#### [Aufgabe]
Gib aus dem Lesetext über die Weihnachtsgeschenke die Stelle von „Karin schreibt…“ bis „das Papier auf.“ wortgetreu aus.

#### [Lesetext]
Weihnachtsgeschenke und Polizei

Karin schreibt…

Der Schlenker zum Ute-Abholen ist ja normal – doch dann wird es besonders. Nein – nicht das Kangoo-Packen. Aber dann.

Wir treffen uns mit Holger an der Johanniskirche zur Übergabe der Weihnachtsgeschenke, die er im 2. Vereinswagen mitbringt. Sabrina ist ebenfalls da, möchte sich die Aktion nicht entgehen lassen.

Wir brauchen nicht lange zu warten, da taucht der erste obdachlose Herr auf – Ute und ich erinnern uns: Er war völlig überfordert, was er alles von uns bekommen konnte und dann noch ein Weihnachtsgeschenk nach seinen Wünschen im Wert von 50 € on Top. Er erhält sein Geschenk und wir bestehen darauf, dass er es jetzt sofort auspackt – wir sind so gespannt auf sein Gesicht. Er lässt sich nicht lange bitten, ist selber zu gespannt, reißt das Papier auf.

Zum Vorschein kommt der warme Mantel, den er sich gewünscht hat. DER ist definitiv warm. Er ist ganz aufgeregt, verheddert sich beim Öffnen des Reißverschlusses, Holger will ihm helfen: „NEIN! Das ist MEIN Geschenk!“ Wir müssen alle lachen, seine Freude ist einfach überwältigend! Immer wieder kontrolliert er die Taschen, kann es nicht fassen, dass der Mantel wirklich ihm gehört.

#### [Bereitgestellte Daten]
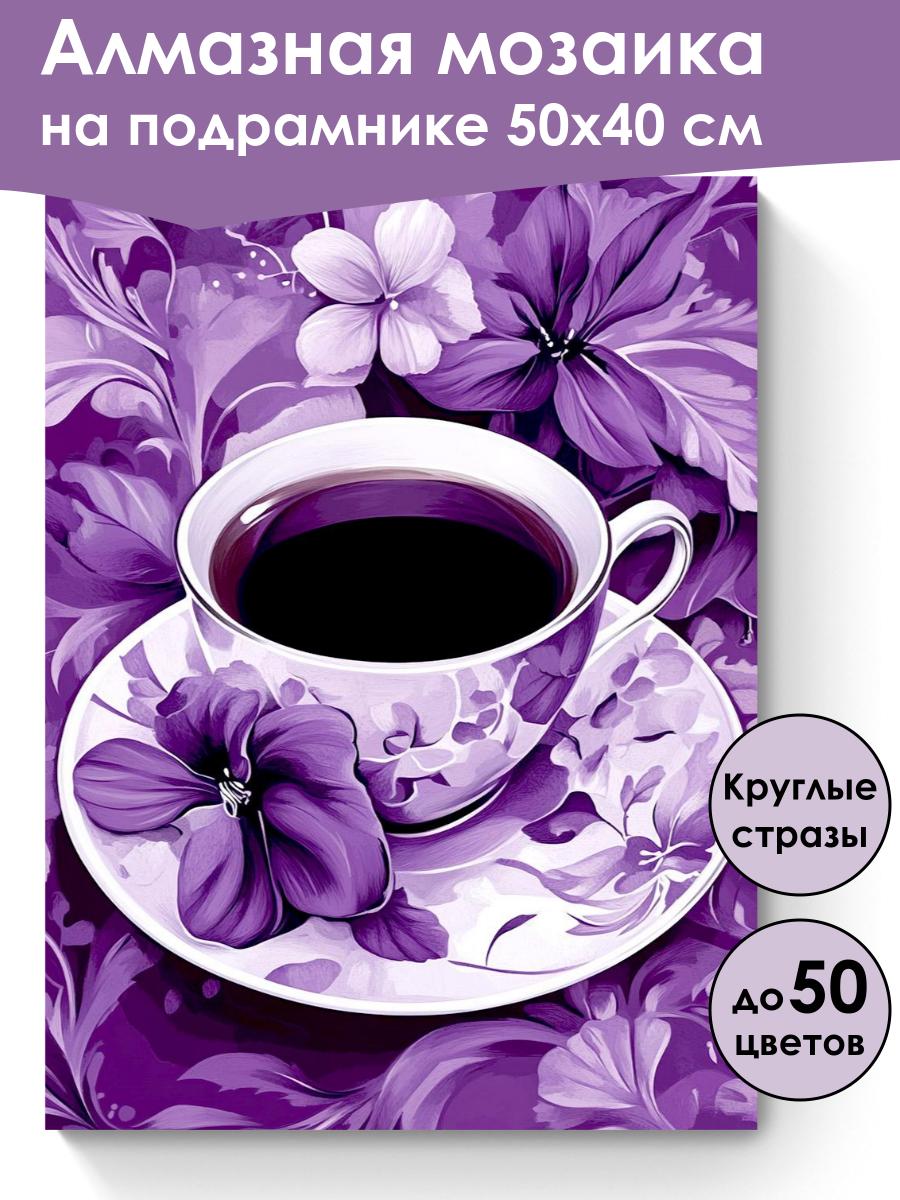 Алмазная мозаика
на подрамнике 50х40 см

Круглые стразы

до 50 цветов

#### [Lösung]
Karin schreibt…

Der Schlenker zum Ute-Abholen ist ja normal – doch dann wird es besonders. Nein – nicht das Kangoo-Packen. Aber dann.

Wir treffen uns mit Holger an der Johanniskirche zur Übergabe der Weihnachtsgeschenke, die er im 2. Vereinswagen mitbringt. Sabrina ist ebenfalls da, möchte sich die Aktion nicht entgehen lassen.

Wir brauchen nicht lange zu warten, da taucht der erste obdachlose Herr auf – Ute und ich erinnern uns: Er war völlig überfordert, was er alles von uns bekommen konnte und dann noch ein Weihnachtsgeschenk nach seinen Wünschen im Wert von 50 € on Top. Er erhält sein Geschenk und wir bestehen darauf, dass er es jetzt sofort auspackt – wir sind so gespannt auf sein Gesicht. Er lässt sich nicht lange bitten, ist selber zu gespannt, reißt das Papier auf.